A stumble, then a statement

There are mornings in snooker when the script tears itself up before the first ball is even potted. For Chris Wakelin, Wednesday at the Mattioli Arena in Leicester began about as badly as a world number 13 could imagine — a 3-1 defeat to French amateur Brian Ochoiski in his very first match of the new season. The kind of result that rattles around the practice room in your head for days. But what followed said rather more about the Englishman's character than that opening stumble ever could.

Wakelin, one of just four top-16 players to feature in this year's Championship League — a season-opening ranking event that often draws a mixed field of established professionals and hungry challengers — responded to the Ochoiski loss with back-to-back 3-0 whitewashes. First Yao Pengcheng was dispatched without a frame, then came the crunch match against Luke Pinches, a player who had arrived at that final round-robin fixture with an unblemished record of his own, having beaten both Ochoiski and Yao earlier in the day. Pinches, it should be noted, had only entered the group as a late replacement for Sam Craigie, yet had made the most of the opportunity and pushed Wakelin all the way to a frame-difference decider.

When the dust settled on Group 5, both Wakelin and Pinches had finished level on six points apiece. It was Wakelin's ruthless 3-0 win in their head-to-head that proved the decisive margin, sending the Gloucester potter through to Stage Two and leaving Pinches — desperately unlucky after an impressive day's work — on the wrong side of the line. Yao finished third with three points, while Ochoiski, for all the early drama he caused, ended the group at the foot of the table.

Lei Peifan joins Wakelin in Stage Two

While Wakelin was navigating his dramatic recovery, Group 16 produced its own compelling finale. Lei Peifan entered the day as one to watch, and the Chinese competitor ultimately emerged unbeaten from a tight and closely contested set of fixtures. His day began with a 2-2 draw against fellow Chinese youngster Wang Xinbo — a promising talent who pushed him harder than the scoreline perhaps suggests — before Lei found his rhythm with victories over Thailand's Chatchapong Nasa and India's Ishpreet Singh Chadha.

That final match against Singh Chadha carried real weight. The Indian player had been in blistering form, winning his first two fixtures by identical 3-0 scorelines, meaning he needed just a single point from the final encounter to advance. Lei refused to give him it. A composed performance under pressure saw the Chinese player win the match, finish top of the group on seven points, and book his place alongside Wakelin in the next phase of the competition. Singh Chadha, who had looked so assured earlier in the day, was left to reflect on what might have been.

The bigger picture at Leicester

The Championship League carries more significance than its modest Midlands venue might initially suggest. The overall winner on 15th July will pocket £33,000 in prize money, collect valuable ranking points for the 2026/27 season, and earn an invitation to the Champion of Champions — one of the most prestigious invitational events on the calendar. For players outside the traditional elite, it represents a genuine pathway to visibility and prize fund earnings at the very start of the campaign.

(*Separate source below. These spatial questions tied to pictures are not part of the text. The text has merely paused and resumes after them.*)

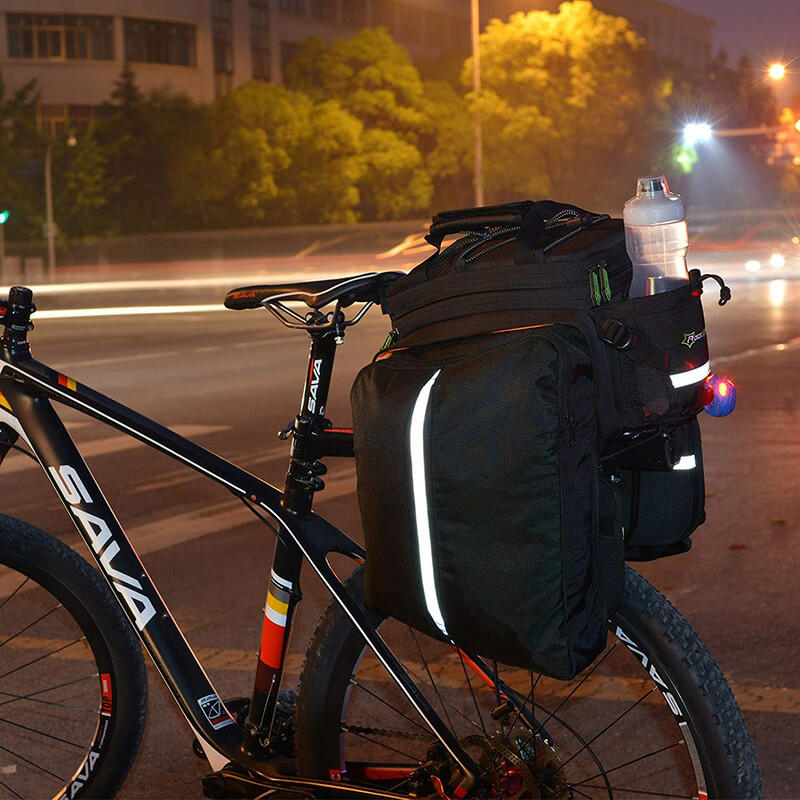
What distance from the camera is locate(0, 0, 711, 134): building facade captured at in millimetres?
75188

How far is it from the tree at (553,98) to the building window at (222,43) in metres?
23.9

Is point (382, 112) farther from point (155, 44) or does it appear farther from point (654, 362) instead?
point (654, 362)

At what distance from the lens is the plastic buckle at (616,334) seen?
2.68m

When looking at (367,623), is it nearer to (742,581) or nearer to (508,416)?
(508,416)

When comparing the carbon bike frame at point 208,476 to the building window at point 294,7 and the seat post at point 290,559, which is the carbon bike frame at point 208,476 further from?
the building window at point 294,7

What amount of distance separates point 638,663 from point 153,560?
4.38 metres

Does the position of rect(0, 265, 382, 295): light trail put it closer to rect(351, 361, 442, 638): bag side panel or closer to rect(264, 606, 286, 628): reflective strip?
rect(264, 606, 286, 628): reflective strip

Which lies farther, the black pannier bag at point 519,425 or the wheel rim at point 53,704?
the wheel rim at point 53,704

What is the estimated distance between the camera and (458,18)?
99.6m

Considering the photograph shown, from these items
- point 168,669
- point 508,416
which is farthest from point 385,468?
point 168,669

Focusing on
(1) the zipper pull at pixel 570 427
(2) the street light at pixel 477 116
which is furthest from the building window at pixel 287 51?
(1) the zipper pull at pixel 570 427

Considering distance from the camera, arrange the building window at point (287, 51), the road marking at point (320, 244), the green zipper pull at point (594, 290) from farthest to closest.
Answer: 1. the building window at point (287, 51)
2. the road marking at point (320, 244)
3. the green zipper pull at point (594, 290)

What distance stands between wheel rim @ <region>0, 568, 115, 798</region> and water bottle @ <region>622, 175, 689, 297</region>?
4.64ft

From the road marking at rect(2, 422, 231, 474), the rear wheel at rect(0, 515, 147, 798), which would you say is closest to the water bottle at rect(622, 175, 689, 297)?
the rear wheel at rect(0, 515, 147, 798)
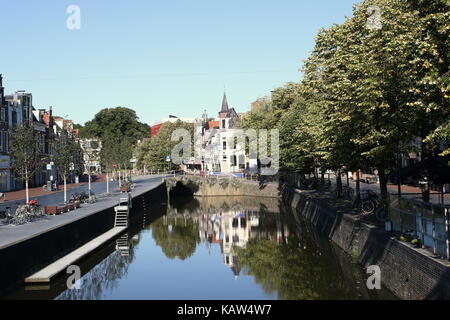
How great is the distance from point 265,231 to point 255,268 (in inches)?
619

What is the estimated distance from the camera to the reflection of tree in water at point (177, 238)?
37594 millimetres

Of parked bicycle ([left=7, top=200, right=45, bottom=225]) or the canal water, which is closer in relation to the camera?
the canal water

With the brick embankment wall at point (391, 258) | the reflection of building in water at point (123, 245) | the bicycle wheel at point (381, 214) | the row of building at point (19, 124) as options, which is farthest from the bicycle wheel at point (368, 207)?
the row of building at point (19, 124)

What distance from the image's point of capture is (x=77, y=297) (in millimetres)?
22594

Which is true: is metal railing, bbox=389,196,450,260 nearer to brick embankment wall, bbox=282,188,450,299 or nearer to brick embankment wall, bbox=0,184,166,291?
brick embankment wall, bbox=282,188,450,299

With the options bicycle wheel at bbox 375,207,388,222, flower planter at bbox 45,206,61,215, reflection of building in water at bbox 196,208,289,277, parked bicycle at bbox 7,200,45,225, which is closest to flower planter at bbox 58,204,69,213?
flower planter at bbox 45,206,61,215

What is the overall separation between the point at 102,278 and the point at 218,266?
24.9ft

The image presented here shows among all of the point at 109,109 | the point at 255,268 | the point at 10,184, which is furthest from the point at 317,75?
the point at 109,109

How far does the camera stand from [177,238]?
44.4 m

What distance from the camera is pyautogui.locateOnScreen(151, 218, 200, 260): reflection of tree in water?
123 ft

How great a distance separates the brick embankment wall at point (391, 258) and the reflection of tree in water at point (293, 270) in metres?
1.73

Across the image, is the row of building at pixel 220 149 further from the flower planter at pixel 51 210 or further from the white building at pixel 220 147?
the flower planter at pixel 51 210

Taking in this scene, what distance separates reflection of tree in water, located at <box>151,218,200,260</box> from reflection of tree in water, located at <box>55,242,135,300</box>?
3740 millimetres

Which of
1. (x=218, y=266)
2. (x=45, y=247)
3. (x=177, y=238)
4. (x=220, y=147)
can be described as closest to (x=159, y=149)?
(x=220, y=147)
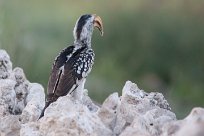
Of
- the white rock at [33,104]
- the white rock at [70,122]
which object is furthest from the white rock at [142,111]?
the white rock at [33,104]

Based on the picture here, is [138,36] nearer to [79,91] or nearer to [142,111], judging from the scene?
[79,91]

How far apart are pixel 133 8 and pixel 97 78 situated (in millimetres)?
4432

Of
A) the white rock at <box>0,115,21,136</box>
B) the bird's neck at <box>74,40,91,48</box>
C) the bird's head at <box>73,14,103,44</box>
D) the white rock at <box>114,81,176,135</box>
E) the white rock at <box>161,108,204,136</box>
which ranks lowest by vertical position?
the white rock at <box>161,108,204,136</box>

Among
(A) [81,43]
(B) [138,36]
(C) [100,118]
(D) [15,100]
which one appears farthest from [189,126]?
(B) [138,36]

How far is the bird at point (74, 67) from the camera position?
5.85 meters

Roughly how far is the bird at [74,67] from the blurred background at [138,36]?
8.15 metres

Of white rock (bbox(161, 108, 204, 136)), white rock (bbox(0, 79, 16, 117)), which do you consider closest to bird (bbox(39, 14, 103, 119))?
white rock (bbox(0, 79, 16, 117))

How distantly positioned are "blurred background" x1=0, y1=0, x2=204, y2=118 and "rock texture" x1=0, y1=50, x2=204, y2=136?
9.92 m

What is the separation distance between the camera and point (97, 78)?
47.7ft

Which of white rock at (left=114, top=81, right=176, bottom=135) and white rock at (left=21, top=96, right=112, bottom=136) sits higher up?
white rock at (left=114, top=81, right=176, bottom=135)

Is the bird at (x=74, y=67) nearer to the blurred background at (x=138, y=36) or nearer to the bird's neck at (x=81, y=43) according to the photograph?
the bird's neck at (x=81, y=43)

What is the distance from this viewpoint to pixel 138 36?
17.9m

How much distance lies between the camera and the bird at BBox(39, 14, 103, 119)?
5.85 meters

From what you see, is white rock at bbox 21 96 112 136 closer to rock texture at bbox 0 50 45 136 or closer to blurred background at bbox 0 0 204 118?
rock texture at bbox 0 50 45 136
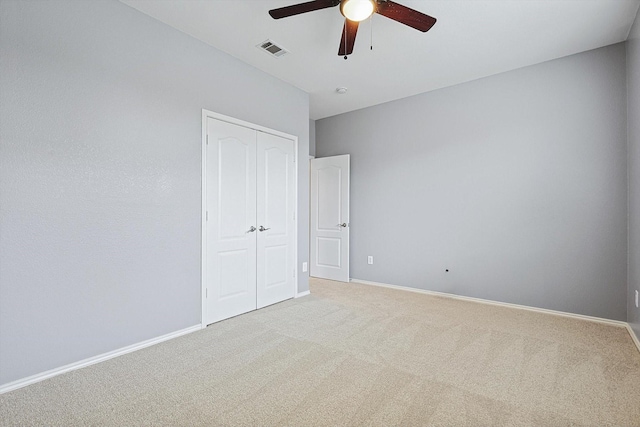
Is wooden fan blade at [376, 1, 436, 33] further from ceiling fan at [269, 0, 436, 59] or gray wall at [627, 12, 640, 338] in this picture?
gray wall at [627, 12, 640, 338]

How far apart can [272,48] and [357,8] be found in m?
1.35

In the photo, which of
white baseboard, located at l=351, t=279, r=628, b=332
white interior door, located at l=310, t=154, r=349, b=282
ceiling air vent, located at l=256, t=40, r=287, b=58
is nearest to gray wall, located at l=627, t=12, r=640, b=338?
white baseboard, located at l=351, t=279, r=628, b=332

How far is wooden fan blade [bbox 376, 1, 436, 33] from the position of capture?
6.67 feet

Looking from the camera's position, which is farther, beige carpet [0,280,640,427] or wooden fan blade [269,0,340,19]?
wooden fan blade [269,0,340,19]

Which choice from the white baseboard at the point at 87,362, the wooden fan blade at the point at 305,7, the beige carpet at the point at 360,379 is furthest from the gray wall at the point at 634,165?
the white baseboard at the point at 87,362

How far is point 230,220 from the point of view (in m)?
3.29

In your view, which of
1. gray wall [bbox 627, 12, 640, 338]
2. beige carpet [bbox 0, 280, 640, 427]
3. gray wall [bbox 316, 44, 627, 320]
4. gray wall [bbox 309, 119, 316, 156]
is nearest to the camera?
beige carpet [bbox 0, 280, 640, 427]

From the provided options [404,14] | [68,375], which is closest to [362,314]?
[68,375]

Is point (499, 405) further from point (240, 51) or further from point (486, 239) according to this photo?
point (240, 51)

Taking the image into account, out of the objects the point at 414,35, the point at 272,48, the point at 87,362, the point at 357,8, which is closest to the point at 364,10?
the point at 357,8

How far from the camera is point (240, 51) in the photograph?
3.20 meters

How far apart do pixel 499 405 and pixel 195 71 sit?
138 inches

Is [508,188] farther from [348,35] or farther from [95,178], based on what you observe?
[95,178]

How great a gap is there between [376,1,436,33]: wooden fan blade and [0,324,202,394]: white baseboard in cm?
304
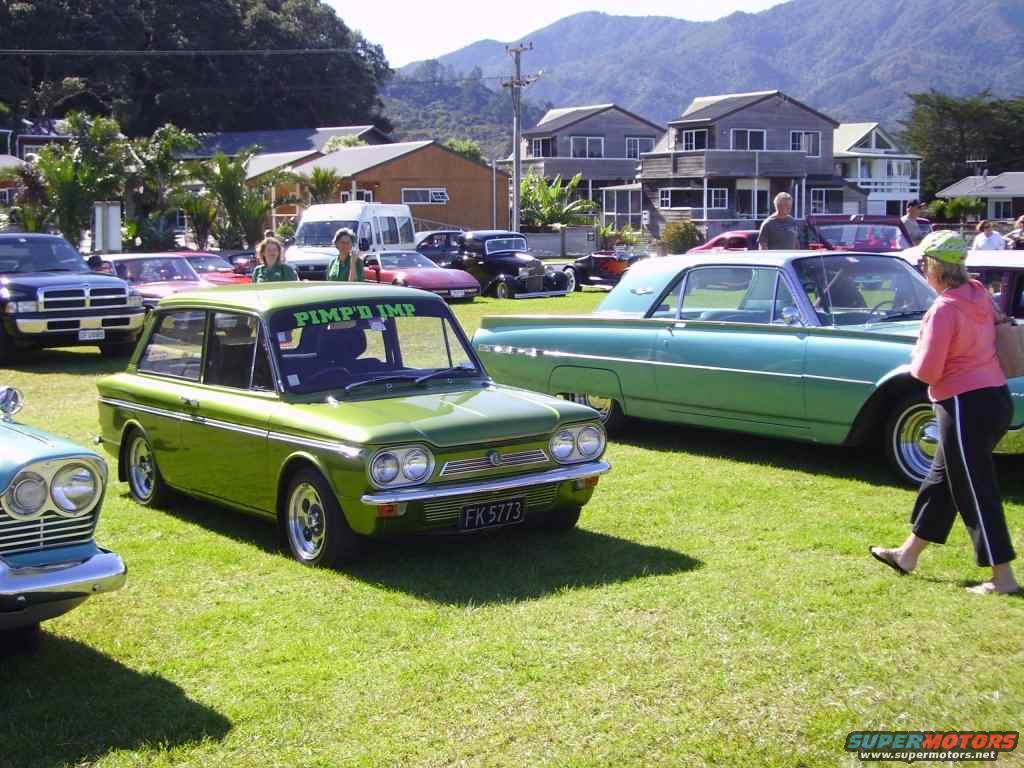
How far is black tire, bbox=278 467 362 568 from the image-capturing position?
655cm

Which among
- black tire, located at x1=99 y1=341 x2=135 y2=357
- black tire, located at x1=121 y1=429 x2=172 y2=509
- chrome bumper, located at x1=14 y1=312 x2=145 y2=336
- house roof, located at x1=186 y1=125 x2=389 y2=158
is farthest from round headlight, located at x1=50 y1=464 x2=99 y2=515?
house roof, located at x1=186 y1=125 x2=389 y2=158

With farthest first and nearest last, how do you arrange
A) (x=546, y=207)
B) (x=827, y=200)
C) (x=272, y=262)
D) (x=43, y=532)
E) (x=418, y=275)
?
(x=827, y=200), (x=546, y=207), (x=418, y=275), (x=272, y=262), (x=43, y=532)

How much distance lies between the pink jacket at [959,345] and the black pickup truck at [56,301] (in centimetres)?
1326

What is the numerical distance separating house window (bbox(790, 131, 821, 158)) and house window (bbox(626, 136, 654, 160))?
11945 mm

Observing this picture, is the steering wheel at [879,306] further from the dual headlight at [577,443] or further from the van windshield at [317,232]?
the van windshield at [317,232]

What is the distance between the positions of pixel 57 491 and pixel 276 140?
6325cm

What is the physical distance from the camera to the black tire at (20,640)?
5332mm

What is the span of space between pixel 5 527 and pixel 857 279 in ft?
21.2

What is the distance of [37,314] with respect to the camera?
650 inches

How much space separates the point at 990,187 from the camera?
7044 cm

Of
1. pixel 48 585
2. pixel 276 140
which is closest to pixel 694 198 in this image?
pixel 276 140

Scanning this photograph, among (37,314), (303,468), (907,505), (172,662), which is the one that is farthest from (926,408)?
(37,314)

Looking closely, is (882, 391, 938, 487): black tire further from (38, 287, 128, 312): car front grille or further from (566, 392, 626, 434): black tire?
(38, 287, 128, 312): car front grille

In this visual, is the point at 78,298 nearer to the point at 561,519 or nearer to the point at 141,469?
the point at 141,469
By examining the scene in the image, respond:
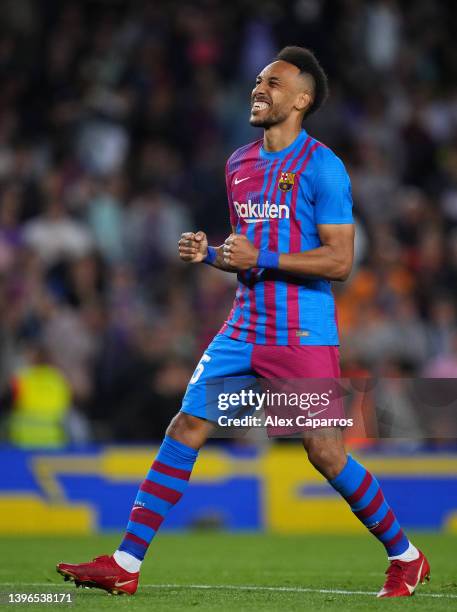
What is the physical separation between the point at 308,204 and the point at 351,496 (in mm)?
1341

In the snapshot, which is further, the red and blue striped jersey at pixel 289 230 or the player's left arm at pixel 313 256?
the red and blue striped jersey at pixel 289 230

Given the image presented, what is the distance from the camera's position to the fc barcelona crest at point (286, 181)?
6297 mm

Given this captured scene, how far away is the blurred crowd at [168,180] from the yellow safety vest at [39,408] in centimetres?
4

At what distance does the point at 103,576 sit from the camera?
613 cm

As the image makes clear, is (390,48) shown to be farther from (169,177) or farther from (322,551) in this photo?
(322,551)

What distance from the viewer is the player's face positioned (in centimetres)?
640

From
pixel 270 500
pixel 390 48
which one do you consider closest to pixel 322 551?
pixel 270 500

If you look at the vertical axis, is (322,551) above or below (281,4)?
below

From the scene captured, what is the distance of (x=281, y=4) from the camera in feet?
54.6

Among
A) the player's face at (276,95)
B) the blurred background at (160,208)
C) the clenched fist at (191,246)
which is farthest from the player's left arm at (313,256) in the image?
the blurred background at (160,208)

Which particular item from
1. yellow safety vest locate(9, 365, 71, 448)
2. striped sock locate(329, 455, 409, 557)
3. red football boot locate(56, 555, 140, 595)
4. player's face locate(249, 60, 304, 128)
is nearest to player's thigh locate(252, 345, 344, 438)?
striped sock locate(329, 455, 409, 557)

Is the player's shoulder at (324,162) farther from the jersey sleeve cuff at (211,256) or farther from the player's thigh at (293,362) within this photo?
the player's thigh at (293,362)

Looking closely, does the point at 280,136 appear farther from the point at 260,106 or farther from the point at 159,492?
the point at 159,492

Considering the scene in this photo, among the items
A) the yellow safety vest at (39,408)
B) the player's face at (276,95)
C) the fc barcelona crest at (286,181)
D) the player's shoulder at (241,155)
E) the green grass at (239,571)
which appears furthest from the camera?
the yellow safety vest at (39,408)
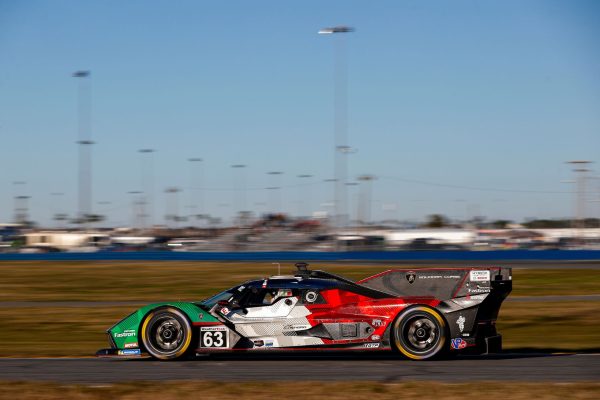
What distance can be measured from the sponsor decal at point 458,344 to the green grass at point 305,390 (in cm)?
188

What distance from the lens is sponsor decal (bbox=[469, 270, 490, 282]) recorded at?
1130 cm

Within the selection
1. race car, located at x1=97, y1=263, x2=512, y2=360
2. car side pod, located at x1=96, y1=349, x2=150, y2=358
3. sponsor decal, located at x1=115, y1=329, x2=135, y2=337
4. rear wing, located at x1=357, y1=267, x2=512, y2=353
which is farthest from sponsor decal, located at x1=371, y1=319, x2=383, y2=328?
sponsor decal, located at x1=115, y1=329, x2=135, y2=337

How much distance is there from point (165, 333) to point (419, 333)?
11.7 feet

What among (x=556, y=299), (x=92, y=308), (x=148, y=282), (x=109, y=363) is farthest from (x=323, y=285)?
(x=148, y=282)

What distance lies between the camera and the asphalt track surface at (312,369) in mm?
9828

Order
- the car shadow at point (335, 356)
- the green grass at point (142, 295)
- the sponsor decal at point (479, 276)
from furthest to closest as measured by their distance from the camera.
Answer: the green grass at point (142, 295) < the car shadow at point (335, 356) < the sponsor decal at point (479, 276)

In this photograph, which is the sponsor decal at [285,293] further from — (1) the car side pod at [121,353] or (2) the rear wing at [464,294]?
(1) the car side pod at [121,353]

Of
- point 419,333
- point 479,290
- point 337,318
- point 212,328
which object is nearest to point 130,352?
point 212,328

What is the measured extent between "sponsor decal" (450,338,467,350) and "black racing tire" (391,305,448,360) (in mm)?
101

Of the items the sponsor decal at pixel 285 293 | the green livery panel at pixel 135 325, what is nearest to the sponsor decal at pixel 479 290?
the sponsor decal at pixel 285 293

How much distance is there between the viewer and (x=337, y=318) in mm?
11305

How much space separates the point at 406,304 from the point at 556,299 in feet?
48.2

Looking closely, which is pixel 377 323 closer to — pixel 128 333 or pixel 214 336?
pixel 214 336

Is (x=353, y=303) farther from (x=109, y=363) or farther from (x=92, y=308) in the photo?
(x=92, y=308)
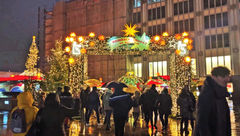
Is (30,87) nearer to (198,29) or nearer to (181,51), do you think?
(181,51)

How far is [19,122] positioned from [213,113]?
9.90ft

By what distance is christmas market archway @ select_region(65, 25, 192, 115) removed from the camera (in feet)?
49.4

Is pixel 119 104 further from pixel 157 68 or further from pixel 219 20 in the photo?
pixel 157 68

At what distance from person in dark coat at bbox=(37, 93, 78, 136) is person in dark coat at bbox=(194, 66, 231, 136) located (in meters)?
2.16

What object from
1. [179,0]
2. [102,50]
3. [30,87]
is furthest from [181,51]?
[179,0]

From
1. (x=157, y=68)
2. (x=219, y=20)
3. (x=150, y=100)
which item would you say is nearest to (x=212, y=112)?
(x=150, y=100)

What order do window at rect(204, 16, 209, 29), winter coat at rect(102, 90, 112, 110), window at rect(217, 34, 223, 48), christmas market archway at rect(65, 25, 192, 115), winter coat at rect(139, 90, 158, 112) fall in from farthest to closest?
window at rect(204, 16, 209, 29) → window at rect(217, 34, 223, 48) → christmas market archway at rect(65, 25, 192, 115) → winter coat at rect(102, 90, 112, 110) → winter coat at rect(139, 90, 158, 112)

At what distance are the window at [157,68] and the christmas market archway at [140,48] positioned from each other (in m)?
24.6

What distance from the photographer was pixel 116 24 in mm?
43875

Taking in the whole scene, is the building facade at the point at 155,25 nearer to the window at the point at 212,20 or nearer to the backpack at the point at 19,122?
the window at the point at 212,20

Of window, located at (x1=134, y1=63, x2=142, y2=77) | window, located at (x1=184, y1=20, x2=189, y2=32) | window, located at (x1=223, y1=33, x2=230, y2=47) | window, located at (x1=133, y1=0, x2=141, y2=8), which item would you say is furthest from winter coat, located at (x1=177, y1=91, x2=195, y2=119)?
window, located at (x1=133, y1=0, x2=141, y2=8)

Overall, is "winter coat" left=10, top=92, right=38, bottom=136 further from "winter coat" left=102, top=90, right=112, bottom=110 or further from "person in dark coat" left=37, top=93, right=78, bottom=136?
"winter coat" left=102, top=90, right=112, bottom=110

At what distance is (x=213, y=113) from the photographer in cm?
303

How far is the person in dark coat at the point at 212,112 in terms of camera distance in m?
2.98
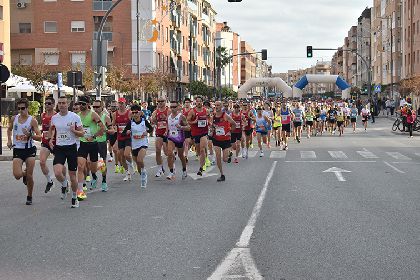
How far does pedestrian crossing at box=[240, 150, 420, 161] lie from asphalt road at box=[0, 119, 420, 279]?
6.74 metres

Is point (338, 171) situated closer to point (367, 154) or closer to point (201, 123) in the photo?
point (201, 123)

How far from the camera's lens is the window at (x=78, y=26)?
6669 centimetres

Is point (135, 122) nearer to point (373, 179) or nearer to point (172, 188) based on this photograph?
point (172, 188)

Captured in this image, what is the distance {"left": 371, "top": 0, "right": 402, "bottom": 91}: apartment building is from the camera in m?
82.4

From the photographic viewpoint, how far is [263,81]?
266 feet

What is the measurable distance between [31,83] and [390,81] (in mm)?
52699

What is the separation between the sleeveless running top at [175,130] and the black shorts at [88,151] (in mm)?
3228

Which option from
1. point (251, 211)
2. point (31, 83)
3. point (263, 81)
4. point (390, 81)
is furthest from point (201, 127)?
point (390, 81)

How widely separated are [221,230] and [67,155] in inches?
150

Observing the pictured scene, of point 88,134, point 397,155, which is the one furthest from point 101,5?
point 88,134

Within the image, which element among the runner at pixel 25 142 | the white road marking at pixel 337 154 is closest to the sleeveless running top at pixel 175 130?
the runner at pixel 25 142

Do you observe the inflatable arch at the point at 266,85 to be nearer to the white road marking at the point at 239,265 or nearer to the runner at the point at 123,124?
the runner at the point at 123,124

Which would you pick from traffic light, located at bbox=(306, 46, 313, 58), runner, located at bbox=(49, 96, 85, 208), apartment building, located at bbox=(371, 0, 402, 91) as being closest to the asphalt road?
runner, located at bbox=(49, 96, 85, 208)

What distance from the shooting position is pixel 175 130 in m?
17.2
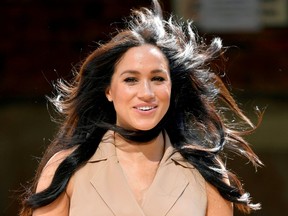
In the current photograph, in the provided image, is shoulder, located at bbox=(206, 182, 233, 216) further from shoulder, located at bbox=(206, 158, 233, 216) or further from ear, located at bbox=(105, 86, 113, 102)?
ear, located at bbox=(105, 86, 113, 102)

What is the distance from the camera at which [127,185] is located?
457cm

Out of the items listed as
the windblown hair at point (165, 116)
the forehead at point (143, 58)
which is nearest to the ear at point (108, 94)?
the windblown hair at point (165, 116)

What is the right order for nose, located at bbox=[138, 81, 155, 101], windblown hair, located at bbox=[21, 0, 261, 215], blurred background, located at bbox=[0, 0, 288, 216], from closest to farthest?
nose, located at bbox=[138, 81, 155, 101], windblown hair, located at bbox=[21, 0, 261, 215], blurred background, located at bbox=[0, 0, 288, 216]

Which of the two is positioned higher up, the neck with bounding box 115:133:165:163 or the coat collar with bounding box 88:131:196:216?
the neck with bounding box 115:133:165:163

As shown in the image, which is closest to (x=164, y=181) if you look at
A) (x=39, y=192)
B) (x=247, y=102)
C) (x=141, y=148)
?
(x=141, y=148)

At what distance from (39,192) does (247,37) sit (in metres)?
3.91

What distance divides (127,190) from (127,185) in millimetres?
25

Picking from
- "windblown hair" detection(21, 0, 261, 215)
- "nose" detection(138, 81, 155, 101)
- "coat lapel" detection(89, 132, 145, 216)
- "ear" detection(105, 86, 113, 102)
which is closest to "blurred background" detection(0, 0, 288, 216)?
"windblown hair" detection(21, 0, 261, 215)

With 18 of the 32 Stage One group winners now confirmed, the remaining places will be decided over the coming week. Thursday's action features two further groups: Joe O'Connor leads the billing in Group 17 alongside Liu Hongyu, Oliver Brown, and Paul Norris, while Group 30 brings together Stan Moody, Daniel Wells, Stuart Carrington, and Thanawat Thirapongpaiboon in what promises to be another unpredictable round-robin afternoon.

UK and Ireland fans can follow all the action live on the Matchroom Multi Sport and Matchroom Pool YouTube channels — a free and accessible way to catch the season's first ranking event as it unfolds.

For Wakelin, the day will serve as a useful reminder that even at this level, complacency carries a price. He paid it early, and answered emphatically. The sort of response that tends to follow a player through a tournament.